The MEG data consist of 102 magnetometers and 204 planar gradiometers from an Elekta VectorView system. The same system was used to simultaneously record EEG data from 70 electrodes (using a nose reference), which are stored in the same “FIF” format file. The above FTP site includes a raw FIF file for each run/subject, but also a second FIF file in which the MEG data have been “cleaned” using Signal-Space Separation as implemented in MaxFilter 2.1. We use the latter here. A Polhemus digitizer was used to digitise three fiducial points and a large number of other points across the scalp, which can be used to coregister the M/EEG data with the structural MRI image. Six runs (sessions) of approximately 10mins were acquired for each subject, while they judged the left-right symmetry of each stimulus (face or scrambled), leading to nearly 300 trials in total for each of the 3 conditions.
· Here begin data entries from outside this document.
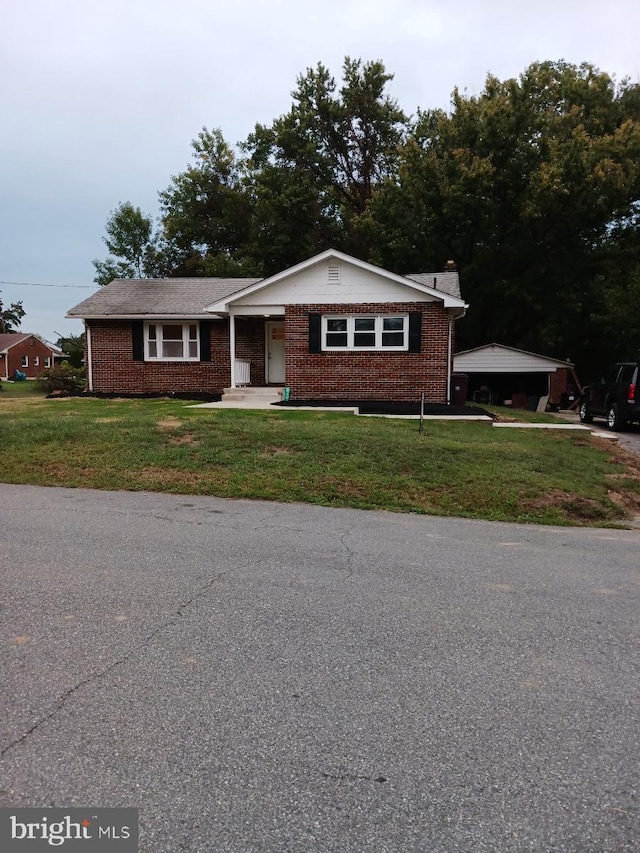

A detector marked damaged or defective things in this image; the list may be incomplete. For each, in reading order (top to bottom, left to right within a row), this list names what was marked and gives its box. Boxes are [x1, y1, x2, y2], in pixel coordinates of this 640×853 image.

cracked pavement [1, 482, 640, 848]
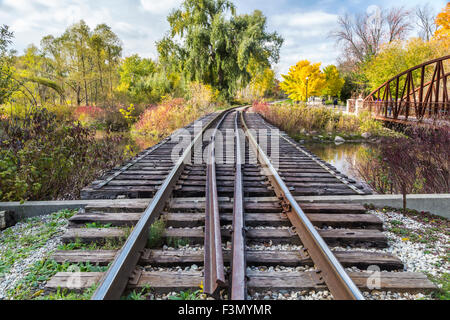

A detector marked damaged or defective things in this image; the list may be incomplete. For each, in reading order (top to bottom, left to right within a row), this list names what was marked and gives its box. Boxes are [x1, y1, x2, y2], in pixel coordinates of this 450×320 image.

rusty bridge truss [362, 55, 450, 121]
rusty rail [91, 110, 230, 300]
rusty rail [203, 112, 229, 296]
rusty rail [241, 110, 364, 300]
The MRI data were acquired on a 3T Siemens TIM Trio, and include a 1\(\times\)1\(\times\)1mm \(T_1\)-weighted structural MRI (sMRI) as well as a large number of 3\(\times\)3\(\times\)\(\sim\)4mm \(T^*_2\)-weighted functional MRI (fMRI) EPI volumes acquired during 9 runs of the same task (performed by same subjects with different set of stimuli on a separate visit). (The FTP site also contains ME-FLASH data from the same subjects, plus DWI data from a subset, which could be used for improved head modelling for example, but these are not used here.) For full description of the data and paradigm, see Wakeman and Henson (2015).

Versions of the SPM12 batch job files and scripts used in this tutorial can be found here:

Note

It should be noted that the pipeline described below is just one possible sequence of processing steps, designed to illustrate some of the options available in SPM12. It is not necessarily the optimal preprocessing sequence, which really depends on the question being asked of the data.

Getting Started

Download the data from above FTP site. There are over 100GB of data in total, so you can start by just downloading one subject (e.g, Subject 15 that is used in the first demo below), and perhaps just their MEEG sub-directory initially (though you will need the T1 and BOLD sub-directories later)[^3]. Within the MEEG sub-directory, you will need all the MaxFiltered files (run_0[1-6]_sss.fif), the bad_channels.mat file and the Trials sub-directory. It will be much easier if you maintain this directory structure for your copy of the data.

Open SPM12 and ensure it is set to the EEG modality. To do this, type spm eeg into the MATLAB command window. For this to work, SPM12 root folder must be in your MATLAB path.

Open the batch editor window by pressing Batch from the SPM Menu window. This opens the window shown below.

Screenshot of the Batch Editor. The Module List, Current Module Window and Current Item Windows are identified. The cursor highlights how to save the pipeline as a batch and script.